- **Goal**: Repeat exactly, and only, the lines from the one holding "What is the measure of" through the last line of the records below.

──────── Raw records ────────

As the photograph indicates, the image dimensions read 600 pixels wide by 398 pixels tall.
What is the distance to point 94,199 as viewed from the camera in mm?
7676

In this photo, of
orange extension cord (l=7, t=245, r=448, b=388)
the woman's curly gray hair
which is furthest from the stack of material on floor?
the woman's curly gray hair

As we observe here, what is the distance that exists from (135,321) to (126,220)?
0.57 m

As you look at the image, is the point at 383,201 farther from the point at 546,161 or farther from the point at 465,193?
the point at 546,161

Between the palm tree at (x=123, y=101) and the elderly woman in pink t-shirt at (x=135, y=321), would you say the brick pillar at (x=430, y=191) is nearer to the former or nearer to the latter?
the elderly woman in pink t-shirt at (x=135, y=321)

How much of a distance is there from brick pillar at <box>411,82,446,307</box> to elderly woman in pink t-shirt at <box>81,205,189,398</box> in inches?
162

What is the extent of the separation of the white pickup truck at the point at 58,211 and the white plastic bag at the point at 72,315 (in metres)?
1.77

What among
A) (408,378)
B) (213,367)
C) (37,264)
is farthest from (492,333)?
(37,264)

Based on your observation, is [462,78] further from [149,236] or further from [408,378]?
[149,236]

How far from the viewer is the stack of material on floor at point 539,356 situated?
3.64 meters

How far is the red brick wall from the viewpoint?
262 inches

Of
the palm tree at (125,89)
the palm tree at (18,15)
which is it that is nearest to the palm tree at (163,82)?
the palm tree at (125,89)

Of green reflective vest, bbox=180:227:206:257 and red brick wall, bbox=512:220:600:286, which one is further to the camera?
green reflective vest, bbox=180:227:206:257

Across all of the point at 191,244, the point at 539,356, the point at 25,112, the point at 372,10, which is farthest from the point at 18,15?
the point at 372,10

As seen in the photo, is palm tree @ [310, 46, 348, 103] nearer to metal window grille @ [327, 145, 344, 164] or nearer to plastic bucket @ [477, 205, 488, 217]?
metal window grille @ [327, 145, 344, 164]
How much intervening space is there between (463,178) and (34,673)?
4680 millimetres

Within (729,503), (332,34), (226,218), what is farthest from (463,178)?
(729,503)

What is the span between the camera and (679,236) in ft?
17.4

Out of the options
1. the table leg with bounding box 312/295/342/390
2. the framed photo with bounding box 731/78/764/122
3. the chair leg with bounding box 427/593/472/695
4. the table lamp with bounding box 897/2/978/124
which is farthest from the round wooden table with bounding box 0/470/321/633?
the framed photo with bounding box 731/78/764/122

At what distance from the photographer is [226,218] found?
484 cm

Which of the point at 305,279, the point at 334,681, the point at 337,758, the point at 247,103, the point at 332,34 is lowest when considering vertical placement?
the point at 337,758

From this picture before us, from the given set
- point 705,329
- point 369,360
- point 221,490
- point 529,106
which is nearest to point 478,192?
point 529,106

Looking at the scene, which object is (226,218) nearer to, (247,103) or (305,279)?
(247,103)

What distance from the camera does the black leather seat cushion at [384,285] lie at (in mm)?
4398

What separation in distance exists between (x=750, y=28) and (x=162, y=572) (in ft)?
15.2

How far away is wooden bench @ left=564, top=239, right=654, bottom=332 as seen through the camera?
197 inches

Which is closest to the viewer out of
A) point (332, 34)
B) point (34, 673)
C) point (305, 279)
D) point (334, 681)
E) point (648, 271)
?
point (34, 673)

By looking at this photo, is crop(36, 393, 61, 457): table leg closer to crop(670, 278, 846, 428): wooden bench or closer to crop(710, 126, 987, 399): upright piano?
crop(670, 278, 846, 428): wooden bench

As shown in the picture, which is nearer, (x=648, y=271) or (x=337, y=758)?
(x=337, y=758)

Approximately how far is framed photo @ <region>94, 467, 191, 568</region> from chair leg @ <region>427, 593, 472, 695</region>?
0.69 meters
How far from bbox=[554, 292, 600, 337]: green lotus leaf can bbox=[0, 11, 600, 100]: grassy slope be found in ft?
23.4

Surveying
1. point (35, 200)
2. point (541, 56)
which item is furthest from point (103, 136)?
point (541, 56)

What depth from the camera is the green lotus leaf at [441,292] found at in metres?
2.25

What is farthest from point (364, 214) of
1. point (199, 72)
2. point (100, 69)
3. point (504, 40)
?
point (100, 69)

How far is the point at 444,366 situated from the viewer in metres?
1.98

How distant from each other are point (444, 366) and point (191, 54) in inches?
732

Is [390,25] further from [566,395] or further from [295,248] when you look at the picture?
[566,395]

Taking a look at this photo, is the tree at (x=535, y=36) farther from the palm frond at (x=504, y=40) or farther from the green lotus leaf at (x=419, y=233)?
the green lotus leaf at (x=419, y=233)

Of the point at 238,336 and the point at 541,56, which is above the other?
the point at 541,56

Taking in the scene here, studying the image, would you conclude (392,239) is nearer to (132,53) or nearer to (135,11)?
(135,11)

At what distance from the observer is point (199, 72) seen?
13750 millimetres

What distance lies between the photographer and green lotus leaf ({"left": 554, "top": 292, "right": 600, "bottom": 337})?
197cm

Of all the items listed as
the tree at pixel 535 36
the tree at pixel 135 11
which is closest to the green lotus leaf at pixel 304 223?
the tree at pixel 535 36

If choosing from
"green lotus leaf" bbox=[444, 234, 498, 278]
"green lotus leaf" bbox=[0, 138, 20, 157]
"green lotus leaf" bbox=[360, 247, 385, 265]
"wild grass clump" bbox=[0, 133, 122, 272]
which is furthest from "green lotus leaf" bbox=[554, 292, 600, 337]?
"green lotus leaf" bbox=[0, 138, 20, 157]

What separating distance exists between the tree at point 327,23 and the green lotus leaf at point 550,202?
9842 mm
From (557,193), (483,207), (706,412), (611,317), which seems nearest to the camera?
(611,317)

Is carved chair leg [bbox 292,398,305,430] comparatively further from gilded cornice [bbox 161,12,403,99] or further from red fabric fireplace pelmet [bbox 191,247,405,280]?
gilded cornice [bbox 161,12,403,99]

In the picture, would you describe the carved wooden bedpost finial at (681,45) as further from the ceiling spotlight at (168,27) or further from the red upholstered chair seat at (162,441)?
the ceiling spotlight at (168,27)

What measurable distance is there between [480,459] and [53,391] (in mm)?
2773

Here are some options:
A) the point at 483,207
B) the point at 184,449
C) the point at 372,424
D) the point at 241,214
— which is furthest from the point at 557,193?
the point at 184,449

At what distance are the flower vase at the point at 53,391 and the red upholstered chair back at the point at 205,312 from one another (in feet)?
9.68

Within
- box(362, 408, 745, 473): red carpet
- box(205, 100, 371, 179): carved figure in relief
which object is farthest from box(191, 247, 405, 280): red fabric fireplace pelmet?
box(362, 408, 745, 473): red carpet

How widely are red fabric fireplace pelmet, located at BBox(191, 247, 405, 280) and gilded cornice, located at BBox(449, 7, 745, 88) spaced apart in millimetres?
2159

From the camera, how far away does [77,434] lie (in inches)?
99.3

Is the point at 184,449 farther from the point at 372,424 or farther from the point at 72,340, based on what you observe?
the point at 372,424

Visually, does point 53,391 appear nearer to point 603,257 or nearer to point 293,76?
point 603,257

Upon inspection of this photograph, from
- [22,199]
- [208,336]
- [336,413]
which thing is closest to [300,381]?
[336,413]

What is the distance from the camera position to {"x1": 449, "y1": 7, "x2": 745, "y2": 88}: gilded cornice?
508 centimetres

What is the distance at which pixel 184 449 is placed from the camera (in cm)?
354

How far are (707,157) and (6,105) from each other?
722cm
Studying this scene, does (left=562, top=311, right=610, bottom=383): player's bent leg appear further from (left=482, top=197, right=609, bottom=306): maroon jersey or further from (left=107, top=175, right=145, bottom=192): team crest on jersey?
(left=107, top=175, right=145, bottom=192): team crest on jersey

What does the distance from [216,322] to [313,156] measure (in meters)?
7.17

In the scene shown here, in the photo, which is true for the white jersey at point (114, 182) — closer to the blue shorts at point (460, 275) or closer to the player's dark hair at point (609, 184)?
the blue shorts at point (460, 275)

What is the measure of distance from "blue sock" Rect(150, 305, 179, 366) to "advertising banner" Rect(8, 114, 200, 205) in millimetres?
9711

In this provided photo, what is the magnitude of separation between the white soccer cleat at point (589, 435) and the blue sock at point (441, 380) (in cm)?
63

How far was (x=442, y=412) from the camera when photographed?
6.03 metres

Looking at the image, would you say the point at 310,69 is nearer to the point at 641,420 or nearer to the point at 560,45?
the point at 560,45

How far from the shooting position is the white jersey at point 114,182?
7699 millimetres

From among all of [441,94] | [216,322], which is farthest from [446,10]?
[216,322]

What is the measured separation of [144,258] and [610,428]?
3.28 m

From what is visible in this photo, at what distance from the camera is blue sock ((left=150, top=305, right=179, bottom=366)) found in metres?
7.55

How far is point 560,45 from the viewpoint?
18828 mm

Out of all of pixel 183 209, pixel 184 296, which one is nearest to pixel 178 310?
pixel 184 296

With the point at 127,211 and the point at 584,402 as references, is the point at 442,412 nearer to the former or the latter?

────────

- **Result of the exercise**:
What is the measure of distance from "blue sock" Rect(150, 305, 179, 366) to "advertising banner" Rect(8, 114, 200, 205) in millimetres?
9711

In this provided photo, what is the magnitude of separation between the white soccer cleat at point (589, 435) and the blue sock at point (441, 380) (in cm)?
63

How far was (x=442, y=412) from the camera when photographed?
6.03 metres

Looking at the image, would you say the point at 310,69 is nearer to the point at 641,420 or nearer to the point at 560,45?
the point at 560,45

How far from the shooting position is the white jersey at point 114,182?
7699 millimetres

From among all of [441,94] | [216,322], which is farthest from [446,10]?
[216,322]

What is the measured separation of [144,258] and [610,428]?
3.28 m

From what is visible in this photo, at what distance from the camera is blue sock ((left=150, top=305, right=179, bottom=366)) found in metres?
7.55

How far is point 560,45 from the viewpoint?
18828 mm

Out of all of pixel 183 209, pixel 184 296, which one is nearest to pixel 178 310?
pixel 184 296

With the point at 127,211 and the point at 584,402 as references, is the point at 442,412 nearer to the former or the latter?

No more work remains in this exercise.